RECORDS SUPPLIED below:

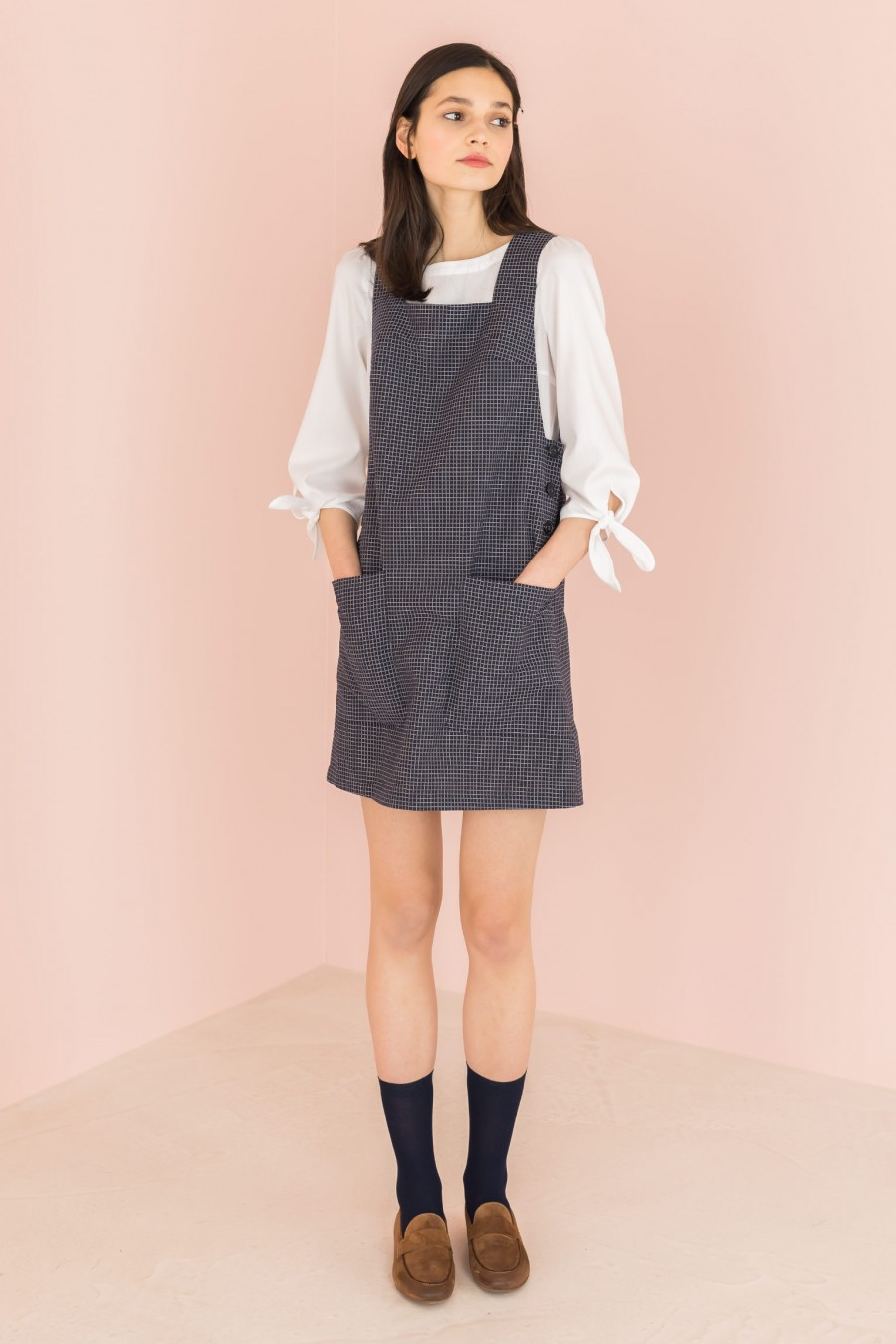 blue and white checkered pinafore dress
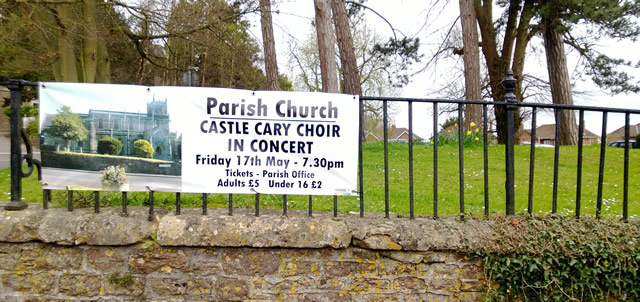 Castle Cary Choir concert banner outside Wincanton Parish Church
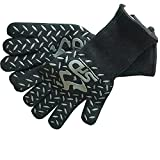 Cooking Gloves Heat Resistant - SPD 932°F Extreme High Heat BBQ Grill Gloves Temperature Protection, Oven Mitts, Welders Kevlar Aramid Oven Gloves, Big Green Egg Grill Mitts (Long Cuff, Black)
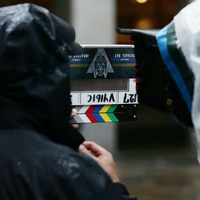 £500m scheme to kick-start film and TV production announced by Government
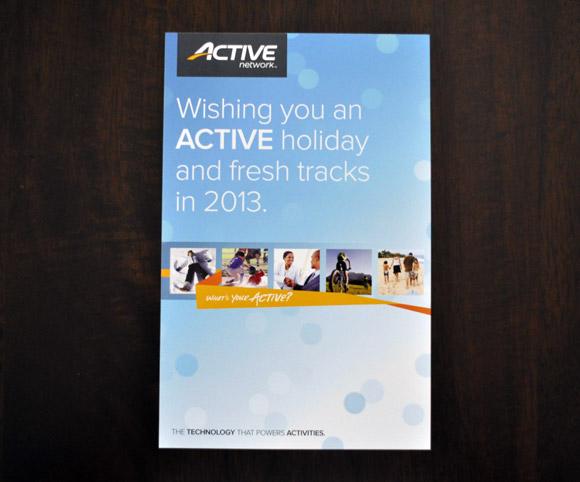 ActHC13_3-580x482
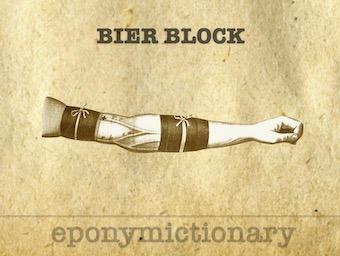 Bier Block 1909 August Karl Gustav Bier 340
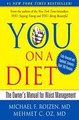 YOU On A Diet Revised Edition Michael F. Roizen Ebook EPUB PDF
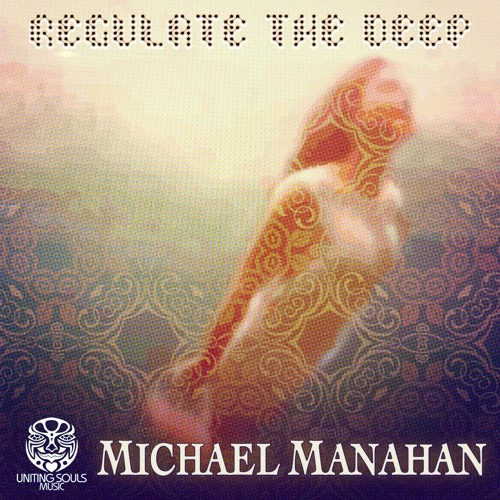 .Regulate the Deep.
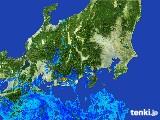 2017年04月08日の関東・甲信地方の雨雲レーダー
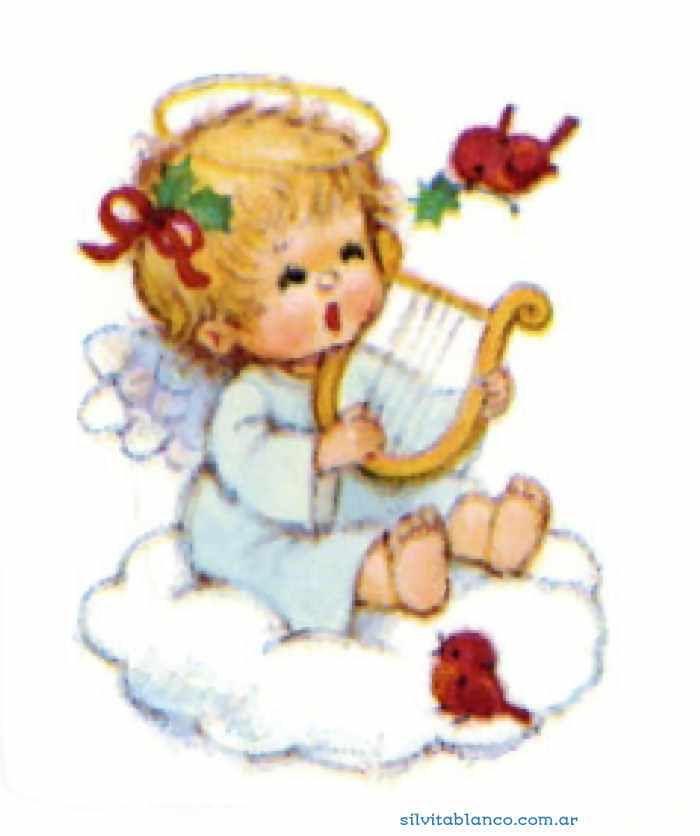 229 besten engel gezeichnet 1 baby bilder auf pinterest engelchen engel zeichnen und engel. Black Bedroom Furniture Sets. Home Design Ideas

End of RECORDS SUPPLIED.

--- WORK TASK ---
With the images left out, set down every entry exactly.

--- TASK RESPONSE ---
 blue and white checkered pinafore dress
 Castle Cary Choir concert banner outside Wincanton Parish Church
 Cooking Gloves Heat Resistant - SPD 932°F Extreme High Heat BBQ Grill Gloves Temperature Protection, Oven Mitts, Welders Kevlar Aramid Oven Gloves, Big Green Egg Grill Mitts (Long Cuff, Black)
 £500m scheme to kick-start film and TV production announced by Government
 ActHC13_3-580x482
 Bier Block 1909 August Karl Gustav Bier 340
 YOU On A Diet Revised Edition Michael F. Roizen Ebook EPUB PDF
 .Regulate the Deep.
 2017年04月08日の関東・甲信地方の雨雲レーダー
 229 besten engel gezeichnet 1 baby bilder auf pinterest engelchen engel zeichnen und engel. Black Bedroom Furniture Sets. Home Design Ideas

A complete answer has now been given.